Evolutionary trajectory of the physicochemical mechanism of interaction of SARS-CoV-2 spike protein with ACE2

Abstract

SARS-CoV-2 infects cells by attachment to its receptor – the angiotensin converting enzyme 2 (ACE2). Regardless of the wealth of structural data, little is known about the physicochemical mechanism of interactions of the viral spike (S) protein with ACE2 and how this mechanism has evolved during the pandemic. Here, we applied experimental and computational approaches to characterize the molecular interaction of S proteins from SARS-CoV-2 variants of concern (VOC). Data on kinetics, activation- and equilibrium thermodynamics of binding of the receptor binding domain (RBD) from VOC with ACE2 as well as data from computational protein electrostatics revealed a profound remodeling of the physicochemical characteristics of the interaction during the evolution. Thus, as compared to RBDs from Wuhan strain and other VOC, Omicron RBD presented as a unique protein in terms of conformational dynamics and types of non-covalent forces driving the complex formation with ACE2. Viral evolution resulted in a restriction of the RBD structural dynamics, and a shift to a major role of electrostatic forces for ACE2 binding.
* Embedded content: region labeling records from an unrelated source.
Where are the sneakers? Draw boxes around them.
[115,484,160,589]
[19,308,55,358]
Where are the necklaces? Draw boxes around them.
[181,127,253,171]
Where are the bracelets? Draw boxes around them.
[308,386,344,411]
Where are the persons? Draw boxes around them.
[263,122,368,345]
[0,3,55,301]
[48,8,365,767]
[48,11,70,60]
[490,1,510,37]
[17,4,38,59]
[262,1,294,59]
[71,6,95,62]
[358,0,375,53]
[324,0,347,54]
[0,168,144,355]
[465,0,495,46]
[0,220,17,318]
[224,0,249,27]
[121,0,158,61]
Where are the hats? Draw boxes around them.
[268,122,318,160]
Further, we investigated how the reshaping of the physicochemical qualities affect the functional properties of S proteins. Data from various binding assays revealed that SARS-CoV-2 Wuhan and Omicron RBDs manifest capacity for off-target (promiscuous) recognition of multiple unrelated proteins, but they harbor distinct reactivity patterns. This study provides mechanistic explanations for changes in the viral tropism, infectivity, and capacity to evade immune responses during evolution.